Rewrite the records from the line containing "How far from the camera is" through the line containing "17994 millimetres", replacing "camera" with "viewpoint" and keeping everything else the same.

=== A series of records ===
□ □ □
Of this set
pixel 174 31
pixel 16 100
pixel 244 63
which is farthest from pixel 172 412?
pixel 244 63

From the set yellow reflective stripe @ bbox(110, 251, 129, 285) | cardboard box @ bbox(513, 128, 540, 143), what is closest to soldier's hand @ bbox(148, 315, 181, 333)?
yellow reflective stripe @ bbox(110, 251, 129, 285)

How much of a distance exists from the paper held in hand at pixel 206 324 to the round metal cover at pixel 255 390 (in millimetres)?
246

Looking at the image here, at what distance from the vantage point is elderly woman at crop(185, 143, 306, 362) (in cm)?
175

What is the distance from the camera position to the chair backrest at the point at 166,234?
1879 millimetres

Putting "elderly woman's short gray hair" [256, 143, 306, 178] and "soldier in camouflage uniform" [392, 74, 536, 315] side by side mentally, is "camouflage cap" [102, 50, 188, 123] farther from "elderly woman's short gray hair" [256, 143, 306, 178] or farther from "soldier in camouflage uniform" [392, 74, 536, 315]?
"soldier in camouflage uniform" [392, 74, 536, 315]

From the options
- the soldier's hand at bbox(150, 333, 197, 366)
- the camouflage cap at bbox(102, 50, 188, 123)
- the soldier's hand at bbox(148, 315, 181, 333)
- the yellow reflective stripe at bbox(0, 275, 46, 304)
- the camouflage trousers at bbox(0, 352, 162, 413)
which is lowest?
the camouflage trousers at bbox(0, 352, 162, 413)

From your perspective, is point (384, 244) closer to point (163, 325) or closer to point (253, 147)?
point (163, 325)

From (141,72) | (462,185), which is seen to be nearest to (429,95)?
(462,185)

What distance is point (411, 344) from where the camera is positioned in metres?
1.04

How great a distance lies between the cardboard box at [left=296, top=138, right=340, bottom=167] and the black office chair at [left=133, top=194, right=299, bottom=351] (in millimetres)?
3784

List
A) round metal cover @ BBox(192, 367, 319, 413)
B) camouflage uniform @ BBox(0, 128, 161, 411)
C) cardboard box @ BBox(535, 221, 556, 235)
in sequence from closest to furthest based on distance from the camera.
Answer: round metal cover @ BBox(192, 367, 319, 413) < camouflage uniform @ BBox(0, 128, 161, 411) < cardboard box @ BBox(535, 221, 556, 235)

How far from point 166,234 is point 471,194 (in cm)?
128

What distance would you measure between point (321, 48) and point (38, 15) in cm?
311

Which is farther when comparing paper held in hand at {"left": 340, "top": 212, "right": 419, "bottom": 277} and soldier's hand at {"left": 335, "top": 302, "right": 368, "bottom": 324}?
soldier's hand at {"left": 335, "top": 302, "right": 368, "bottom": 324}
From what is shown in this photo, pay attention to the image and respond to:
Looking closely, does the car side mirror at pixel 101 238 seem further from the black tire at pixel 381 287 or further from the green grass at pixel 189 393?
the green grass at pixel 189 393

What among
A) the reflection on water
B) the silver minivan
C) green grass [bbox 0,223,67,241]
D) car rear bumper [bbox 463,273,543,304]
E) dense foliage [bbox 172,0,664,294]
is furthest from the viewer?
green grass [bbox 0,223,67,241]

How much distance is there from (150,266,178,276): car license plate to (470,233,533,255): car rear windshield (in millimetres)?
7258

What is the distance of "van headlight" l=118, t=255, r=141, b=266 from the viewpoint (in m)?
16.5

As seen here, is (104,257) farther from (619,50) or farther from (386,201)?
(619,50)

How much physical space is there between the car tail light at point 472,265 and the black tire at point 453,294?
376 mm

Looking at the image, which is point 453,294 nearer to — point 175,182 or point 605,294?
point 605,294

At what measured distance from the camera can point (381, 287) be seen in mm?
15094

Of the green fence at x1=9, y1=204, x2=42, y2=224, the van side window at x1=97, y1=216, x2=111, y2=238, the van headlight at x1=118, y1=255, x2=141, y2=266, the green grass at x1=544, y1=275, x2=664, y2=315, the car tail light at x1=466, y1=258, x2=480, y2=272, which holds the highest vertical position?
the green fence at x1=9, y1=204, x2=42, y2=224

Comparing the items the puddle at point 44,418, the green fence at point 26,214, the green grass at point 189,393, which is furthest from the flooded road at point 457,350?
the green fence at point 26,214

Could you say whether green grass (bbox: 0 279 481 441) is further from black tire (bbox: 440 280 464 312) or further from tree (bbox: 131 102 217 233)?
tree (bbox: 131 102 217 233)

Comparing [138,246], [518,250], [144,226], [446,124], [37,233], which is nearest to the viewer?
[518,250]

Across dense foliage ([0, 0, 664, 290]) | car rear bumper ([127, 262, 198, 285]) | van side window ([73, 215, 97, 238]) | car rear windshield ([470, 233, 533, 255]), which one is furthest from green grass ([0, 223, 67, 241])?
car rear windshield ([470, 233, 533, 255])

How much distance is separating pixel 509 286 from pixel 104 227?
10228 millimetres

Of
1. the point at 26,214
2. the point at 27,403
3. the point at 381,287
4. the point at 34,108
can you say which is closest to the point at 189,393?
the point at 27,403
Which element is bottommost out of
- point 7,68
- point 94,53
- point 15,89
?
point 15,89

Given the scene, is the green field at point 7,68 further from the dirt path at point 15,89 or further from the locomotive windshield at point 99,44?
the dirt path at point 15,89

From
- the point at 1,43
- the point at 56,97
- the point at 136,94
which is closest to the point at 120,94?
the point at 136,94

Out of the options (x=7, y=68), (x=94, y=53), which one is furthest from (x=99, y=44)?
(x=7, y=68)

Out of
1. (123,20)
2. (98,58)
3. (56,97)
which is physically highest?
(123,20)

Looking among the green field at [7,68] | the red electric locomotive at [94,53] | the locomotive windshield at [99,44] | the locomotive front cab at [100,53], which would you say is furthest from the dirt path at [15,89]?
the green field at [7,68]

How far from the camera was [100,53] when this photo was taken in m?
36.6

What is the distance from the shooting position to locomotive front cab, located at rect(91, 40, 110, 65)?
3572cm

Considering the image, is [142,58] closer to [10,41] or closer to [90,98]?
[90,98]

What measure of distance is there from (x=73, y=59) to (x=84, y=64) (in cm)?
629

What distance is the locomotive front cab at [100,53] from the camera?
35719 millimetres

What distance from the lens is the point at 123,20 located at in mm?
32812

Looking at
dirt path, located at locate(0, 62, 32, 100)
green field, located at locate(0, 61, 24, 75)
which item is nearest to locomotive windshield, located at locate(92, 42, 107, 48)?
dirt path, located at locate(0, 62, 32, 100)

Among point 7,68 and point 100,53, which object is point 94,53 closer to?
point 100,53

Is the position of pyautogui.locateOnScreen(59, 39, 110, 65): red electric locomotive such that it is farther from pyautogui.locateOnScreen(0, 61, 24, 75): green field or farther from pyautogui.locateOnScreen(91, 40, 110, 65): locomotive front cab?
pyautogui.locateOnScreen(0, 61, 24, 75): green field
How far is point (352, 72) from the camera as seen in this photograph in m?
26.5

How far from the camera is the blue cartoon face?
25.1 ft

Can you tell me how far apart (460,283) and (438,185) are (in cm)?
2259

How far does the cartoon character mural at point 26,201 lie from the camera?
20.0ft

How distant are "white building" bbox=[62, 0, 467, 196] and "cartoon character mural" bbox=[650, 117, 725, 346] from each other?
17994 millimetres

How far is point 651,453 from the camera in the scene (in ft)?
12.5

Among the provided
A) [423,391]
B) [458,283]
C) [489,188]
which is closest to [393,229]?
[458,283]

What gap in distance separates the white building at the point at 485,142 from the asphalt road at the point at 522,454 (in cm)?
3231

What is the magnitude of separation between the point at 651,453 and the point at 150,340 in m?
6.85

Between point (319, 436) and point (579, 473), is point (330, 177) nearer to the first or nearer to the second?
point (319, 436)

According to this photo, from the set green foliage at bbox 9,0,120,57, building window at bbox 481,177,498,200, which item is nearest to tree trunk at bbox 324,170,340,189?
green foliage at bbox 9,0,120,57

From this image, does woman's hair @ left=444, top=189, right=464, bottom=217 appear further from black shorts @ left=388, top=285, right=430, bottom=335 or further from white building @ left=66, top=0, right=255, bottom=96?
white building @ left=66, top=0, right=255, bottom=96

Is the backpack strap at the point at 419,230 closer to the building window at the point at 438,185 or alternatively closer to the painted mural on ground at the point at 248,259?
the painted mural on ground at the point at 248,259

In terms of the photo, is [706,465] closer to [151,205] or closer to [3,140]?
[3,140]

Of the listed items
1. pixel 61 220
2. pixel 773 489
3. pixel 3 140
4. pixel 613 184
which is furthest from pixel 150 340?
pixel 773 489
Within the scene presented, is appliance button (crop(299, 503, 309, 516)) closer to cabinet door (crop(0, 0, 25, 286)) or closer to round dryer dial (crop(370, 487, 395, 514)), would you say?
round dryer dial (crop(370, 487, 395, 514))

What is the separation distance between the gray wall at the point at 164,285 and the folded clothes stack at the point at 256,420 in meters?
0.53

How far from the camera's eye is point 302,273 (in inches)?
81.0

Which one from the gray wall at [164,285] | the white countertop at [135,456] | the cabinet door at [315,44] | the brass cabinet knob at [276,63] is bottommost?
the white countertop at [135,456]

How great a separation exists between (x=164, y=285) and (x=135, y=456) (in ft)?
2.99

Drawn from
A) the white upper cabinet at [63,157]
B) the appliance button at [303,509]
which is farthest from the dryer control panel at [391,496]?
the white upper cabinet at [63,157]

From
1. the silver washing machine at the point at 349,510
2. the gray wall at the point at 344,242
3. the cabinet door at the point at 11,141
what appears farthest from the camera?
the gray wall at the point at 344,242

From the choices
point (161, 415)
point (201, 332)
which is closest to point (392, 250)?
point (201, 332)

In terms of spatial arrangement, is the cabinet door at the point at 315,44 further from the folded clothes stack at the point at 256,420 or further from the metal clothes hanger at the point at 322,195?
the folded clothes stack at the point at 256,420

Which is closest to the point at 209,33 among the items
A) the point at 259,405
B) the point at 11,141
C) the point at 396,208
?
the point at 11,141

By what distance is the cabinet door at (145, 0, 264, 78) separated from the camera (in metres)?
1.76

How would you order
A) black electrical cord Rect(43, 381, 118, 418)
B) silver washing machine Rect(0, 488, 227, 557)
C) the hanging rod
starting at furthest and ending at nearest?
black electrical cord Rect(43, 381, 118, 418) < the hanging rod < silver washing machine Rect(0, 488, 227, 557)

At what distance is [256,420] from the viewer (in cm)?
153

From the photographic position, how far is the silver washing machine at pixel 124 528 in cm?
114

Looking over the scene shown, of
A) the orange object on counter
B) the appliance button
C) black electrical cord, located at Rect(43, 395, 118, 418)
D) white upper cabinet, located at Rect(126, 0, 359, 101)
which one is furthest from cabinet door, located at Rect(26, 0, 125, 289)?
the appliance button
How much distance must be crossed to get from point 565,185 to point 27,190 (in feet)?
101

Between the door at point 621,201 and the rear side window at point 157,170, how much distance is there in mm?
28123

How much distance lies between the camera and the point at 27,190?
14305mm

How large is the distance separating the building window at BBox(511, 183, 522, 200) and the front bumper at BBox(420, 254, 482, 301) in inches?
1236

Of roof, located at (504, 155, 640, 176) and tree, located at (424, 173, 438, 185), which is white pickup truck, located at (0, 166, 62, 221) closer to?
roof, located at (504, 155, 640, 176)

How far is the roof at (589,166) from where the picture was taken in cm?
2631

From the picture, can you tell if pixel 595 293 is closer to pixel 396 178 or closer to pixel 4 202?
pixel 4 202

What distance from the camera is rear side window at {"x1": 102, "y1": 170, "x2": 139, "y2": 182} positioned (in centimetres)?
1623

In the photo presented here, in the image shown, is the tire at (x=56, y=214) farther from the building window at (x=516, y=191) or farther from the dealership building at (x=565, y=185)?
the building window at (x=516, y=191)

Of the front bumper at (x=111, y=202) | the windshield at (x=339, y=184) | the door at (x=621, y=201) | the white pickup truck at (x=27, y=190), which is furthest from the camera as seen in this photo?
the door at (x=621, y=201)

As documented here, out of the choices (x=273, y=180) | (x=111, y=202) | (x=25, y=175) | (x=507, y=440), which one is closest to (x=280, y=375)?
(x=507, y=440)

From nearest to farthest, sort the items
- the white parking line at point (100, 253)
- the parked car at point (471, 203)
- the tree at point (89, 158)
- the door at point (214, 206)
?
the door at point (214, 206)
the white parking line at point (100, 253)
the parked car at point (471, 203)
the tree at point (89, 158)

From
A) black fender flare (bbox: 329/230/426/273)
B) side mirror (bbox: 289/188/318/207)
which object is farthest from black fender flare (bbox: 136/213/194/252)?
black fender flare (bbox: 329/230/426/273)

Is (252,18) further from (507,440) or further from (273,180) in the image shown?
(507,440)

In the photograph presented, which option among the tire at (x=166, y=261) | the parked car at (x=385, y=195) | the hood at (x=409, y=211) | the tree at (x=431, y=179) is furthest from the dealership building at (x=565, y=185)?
□ □ □
=== FINAL ANSWER ===
How far from the viewpoint is the blue cartoon face?
25.1 ft

Can you tell me how far apart (460,283) and (438,185) are (in cm)?
2259

How far does the cartoon character mural at point 26,201 lie from the viewpoint?
20.0ft

How distant are "white building" bbox=[62, 0, 467, 196] and "cartoon character mural" bbox=[650, 117, 725, 346] from each other?
17994 millimetres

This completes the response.